Tuesday, April 29, 2014

Tracking without losing your privacy

This thought stated as a way to collect tolls and track road usage while not giving up privacy. I use Fastrack here in California and it knows when I was on a toll road and even how fast I was going.

Now I personally don't care about that data much since I'm not doing anything that anyone else would care about.

What if you did care. What if our non-trustworthy government decided that instead of a gas tax, all cars will just be tracked for usage and charged accordingly.

This may happen sooner than later with alternative fuels and electric cars. They may not pay much of or any gas tax therefore not contributing to road maintenance and construction of new roads.

So how can the government or contacted agency get this data without invading your privacy.

We need a solution that allows an individual to provide enough data to the organization that needs that data without compromising privacy. I believe this can be done by doing the following:
- Track only how many miles were traveled in an area.
- Do not track times
- Only report the month or quarters totals.
- Data collection request occurs constant but device only reports when required.

Let me explain this all...
The agency or organization only needs enough information to generate a usage billing.
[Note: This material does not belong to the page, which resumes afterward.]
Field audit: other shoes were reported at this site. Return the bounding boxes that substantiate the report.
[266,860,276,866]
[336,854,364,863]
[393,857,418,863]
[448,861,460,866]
The device knows where you are but that device does not report that detailed data, only totals for the different areas.

Let's say you are driving through the city of San Diego on surface streets. In one month you drive 342 miles on these surface streets. That's all the city needs to know to provide you with a tax bill. The idea is instead of gas tax paying for road repair, drivers pay for where they actually drive!

The device in your car that can replace a fastrak as well only stores totals. Even if it was compromised there would be no detailed tracking data.

As you drive around there are readers like what toll roads have now that collect the data from these devices. The devices will be polled but only answer when their reporting period is due. By not answering this prevents tracking to the collection locations. When it does answer and uploads it's report it is packaged anonymously and only the collection agency will see the contents. There should be no record of what collector received the report. Again ensuring privacy of the drivers.

When you drive under these collection points your tracker can also get updates. I would foresee updates happening all the time with information on new areas, changed areas, plus as you move to an area you have never been, a new map. The trackers would only store a map large enough to cover say a few hundred square miles. If you were to go on a trip to Las Vegas then as your tracker passed through collection points it would give you more areas. All of this data transaction would be anonymous so you would not be tracked.

Each area that it's basically just a border of GPS coordinates would have a number and that number would have a corresponding mileage increment with it as you move around in that area. Once your collection time comes up all that data is uploaded and once confirmed it is received your tracker gets a clear code. For prevention of a trackers data being cleared there would need to be safeguards. In the event a tracker is lost there would be a fine, this would be enough to cover the cost of the tracker itself plus an average amount of fees that would normally be collected in a period.

Why so paranoid?
Because too much data can be used for malicious purposes. Here are several examples of what detailed tracking data could be used for:
-Let's say your seeing a sociologist and you don't want anyone to know. If you were tracked then a pattern of always going to a particular area at a particular time would give away your secret.
-You could be having an affair. Not a nice thing to do but nonetheless it's none of the government business.
-What if you frequented a gun range and you were running for political office. Maybe that is not something you want people to know.
-Just in general it's no one's business where you are or where you go. This is a free country, we don't have to be treated like communist Russia where we have to have papers to move around the country. It's plain and simple too much information that no one should have.

So as we move forward with the inevitable of having to pay for use of roads and other shared resources. Having a solution that respects our privacy while still providing enough data to pay for these resources is a win win for everyone. The added benefit is a more fair way of collecting taxes. So grandma with an older car that gets poor gas mileage but only drives to the grocery store and back vs the hybrid owner that drives 30,000 miles a year all over the country will both be treated more fairly.

I would suggest that the mileage rates be based on the weight of the vehicle as they cause more wear on the roads thus more costs to maintain.